Mientras tanto la vida privada se acelera hacia el éxito prometido en su misma auto-gestión empresarial y fenece frente a las exhortaciones ambiguas de sus mandamases: el individuo aferrado a la aceleración del mundo siente que todo es posible –es decir: que todo es comunicable–, que puede hacer cualquier cosa si se lo propusiera –y si no se lo propone o si no lo logra debe retroceder hacia la des-realización, pero por su propia culpa–, que ya no hay límites, que el mundo está aquí y ahora, por completo, en el presente fantasmagórico de una pantalla.

Al mismo tiempo, el individuo es receptor de mandatos contradictorios, incluso impracticables si los confrontáramos en los términos de una práctica sofística. Así lo expresa Michele Marzano:

El discurso de la mayoría de gurús de la gestión empresarial es manipulador, porque es a la vez seductor y falso. Es falso en varios sentidos. En primer lugar, se construye sistemáticamente sobre exhortaciones inconciliables (fenómeno del double bind), lo que significa que pide a los individuos una cosa y su contrario: rendimiento y desarrollo personal, compromiso y flexibilidad, empleabilidad y confianza, autonomía y conformidad […]. De la incoherencia de estas exhortaciones contradictorias nace el malestar contemporáneo.10

Se trata de una temporalidad absoluta, sin piedad para con los débiles, que no perdona la fragilidad y en la cual todo aislamiento, reposo o descanso se vuelve superfluo o, para mejor decir, inconveniente. No hace falta ni parece posible dormir, mucho menos descansar y todavía menos soñar.

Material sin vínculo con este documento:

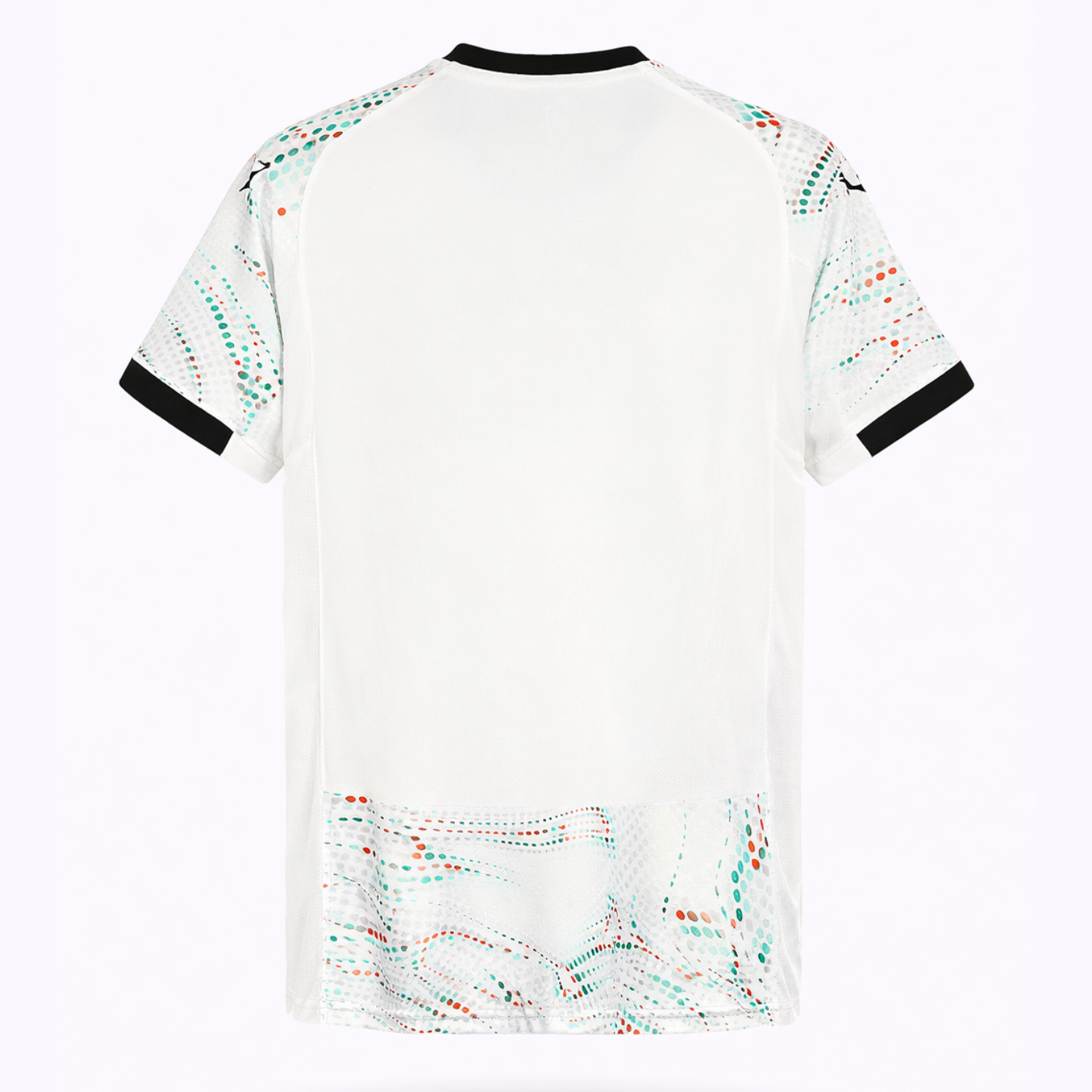 Portugal Away 2025 Player Jersey Men's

La sintética y contundente expresión 24/7 –veinticuatro horas por día, siete días a la semana– acuñada por Jonathan Crary, que subraya la totalidad de un tiempo de estar despiertos, activos, consumidores, comunicantes, puede servir para pensar de qué modo somos objetos y sujetos de un acabado reality show más que de un relato plausible de ciencia ficción.

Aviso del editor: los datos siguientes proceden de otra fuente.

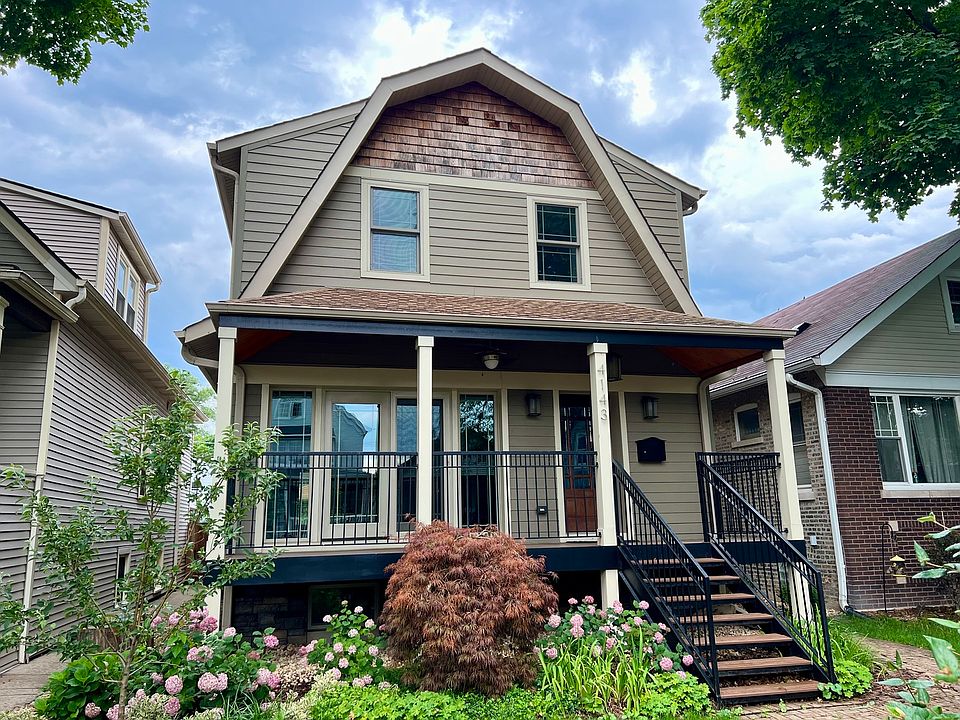 1st image of 4143 N Maplewood Ave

La línea habitual que distinguía con nitidez el tiempo alternado entre el trabajo y el tiempo de no-trabajo se va diluyendo hasta desaparecer; el trabajo, tanto si lo hubiera como si no, cubre completamente la dimensión real e imaginaria de lo humano: «En relación con el trabajo, propone como posible e, incluso, normal, la idea de trabajar sin pausa, sin límites. Está en la línea con lo que es inanimado, inerte o lo que no envejece».11

Lo normal o habitual sería, entonces, erradicar las pausas, apartar lo frágil, estar atentos todo el tiempo y, para ello, servirse de la inmensa variación de medicamentos disponibles a tal fin, trabajar como única forma de auto-realización aunque ello no sea deseable ni, la mayoría de las veces, siquiera posible.

El sueño y la ensoñación ya no serían ni compensatorios de las actividades del día, no cumplirían con las funciones de recuperación de la energía desgastada o malgastada por el trabajo, ni podrían considerarse como hecho natural o como búsqueda espiritual.